One day they went to see a bull-and-bear baiting across the river in Southwark. And Amber leaned out the coach window to gape at the weather-beaten heads, some twenty or thirty of them, exposed above London Bridge on poles that stuck up crazily, like toothpicks in a glass. Another time he took her to a fencing-match, and one of the antagonists lost an ear which flopped off into the lap of a woman sitting down in front.
They went to supper at various fashionable taverns and two or three times he took her to the theatre. She paid no more attention to the play than did the rest of the audience—for she was too much interested, though she pretended not to be, in the havoc she was creating down in the pit. Some of the young men came up to Almsbury in such a manner that he could not avoid presenting them, and two or three made her outrageous proposals beneath his very nose. Almsbury, however, always assumed his dignity at this and let them know she was no whore but a lady of quality and virtue. While Amber, ashamed of her country accent, hoped that they would indeed take her for a Royalist lady who had lived retired with her parents during the Protectorate and had only now come up to Court.
But the greatest adventure of all was her visit to Whitehall Palace.
Whitehall lay to the west, around the bend of the river from the City. It was a great sprawling mass of red brick buildings in the old Tudor style, honeycombed with hallways and having dozens of separate apartments opening one into another like some complex maze or huge rabbit-warren. Here lived the royal family and every court attendant or hanger-on who could wheedle official lodgings on the premises. It fronted directly on the river, so close that at high tide the kitchens were often flooded. And through the grounds ran the dirty unpaved narrow little thoroughfare of King Street, flanked on one side by that part of the Palace called the Cockpit and on the other by the wall of the Privy Garden.
Whitehall was open to all comers. Anyone who had once been presented at Court or who came with one who had could get in, and many total strangers filtered through the carelessly watched gateways. Hence, when Amber and Almsbury arrived in the Stone Gallery they found it so thronged as to be almost impassable.
The gallery was the central artery of the Court, a corridor almost four hundred feet long and fifteen feet wide, and on the walls were hung some of the splendid paintings which Charles I had collected and which his son was now trying to reassemble—paintings by Raphael, Titian, Guido. Scarlet-velvet drapes covered all doors opening into the royal apartments, and Yeomen of the Guard were posted before each one. The crowd was a motley assortment of satin-gowned ladies, languid sauntering young fops, brisk men-of-business hurrying along with an air of having weighty problems to solve, soldiers in uniform, country squires and their wives. Amber could easily recognize these latter for they all wore clothes hopelessly out of fashion—boots, when no gentleman would be seen off his horse in them; high-crowned hats like a Puritan’s, though the new mode was for low ones; and knee-gartered breeches, although wide-bottomed ones were now the style. Here and there was even a ruff to be seen. Amber was contemptuous of such provinciality and glad that her own clothes did not betray her origin.
She was less confident, however, about herself. “Gemini!” she whispered, round-eyed, to Almsbury. “How handsome all the ladies are!”
“There’s not one of ’em,” said the Earl, “half so pretty as you.”
She gave him a grateful, sparkling smile and slipped her arm through his. She and Almsbury had become great friends and though he had not asked again to sleep with her he had told her that if she ever needed money or help he would be glad to give it. She thought that he had fallen in love with her.

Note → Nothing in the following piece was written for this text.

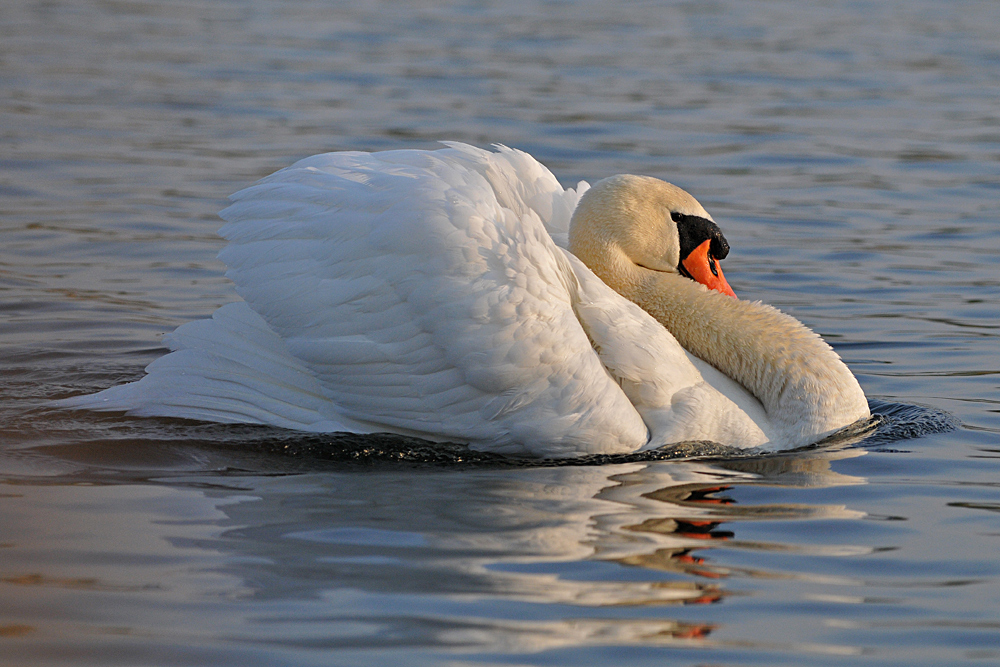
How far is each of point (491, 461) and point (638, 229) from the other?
1.32 meters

And then all at once something happened. A ripple of excitement flowed along the Gallery, turning heads as it passed, catching the Earl and Amber in its wake.
“Here comes Mrs. Palmer!”
Amber’s head turned with every other. And she saw advancing toward them, with people falling back on either side to make way for her, a magnificent red-haired white-skinned woman, trailing behind her a serving-woman, two pages, and a blackamoor. Haughty and arrogant, she walked with her head held high, seeing no one, though she could not but be well aware of the excitement she was creating. Amber’s eyes began to burn with rage and jealousy and her heart set up a suffocating flutter. She was sickeningly afraid that Madame Palmer would see Almsbury—who she knew was acquainted with her—and stop. But she did not. She went past them without a glance.
“Oh! I hate her!” The words burst out as though driven by some pent-up violence.
“Sweetheart,” said Almsbury, “someday you’ll learn it’s impossible to hate every woman a gentleman may make love to. It wears out your own guts, and that’s all the good it does.”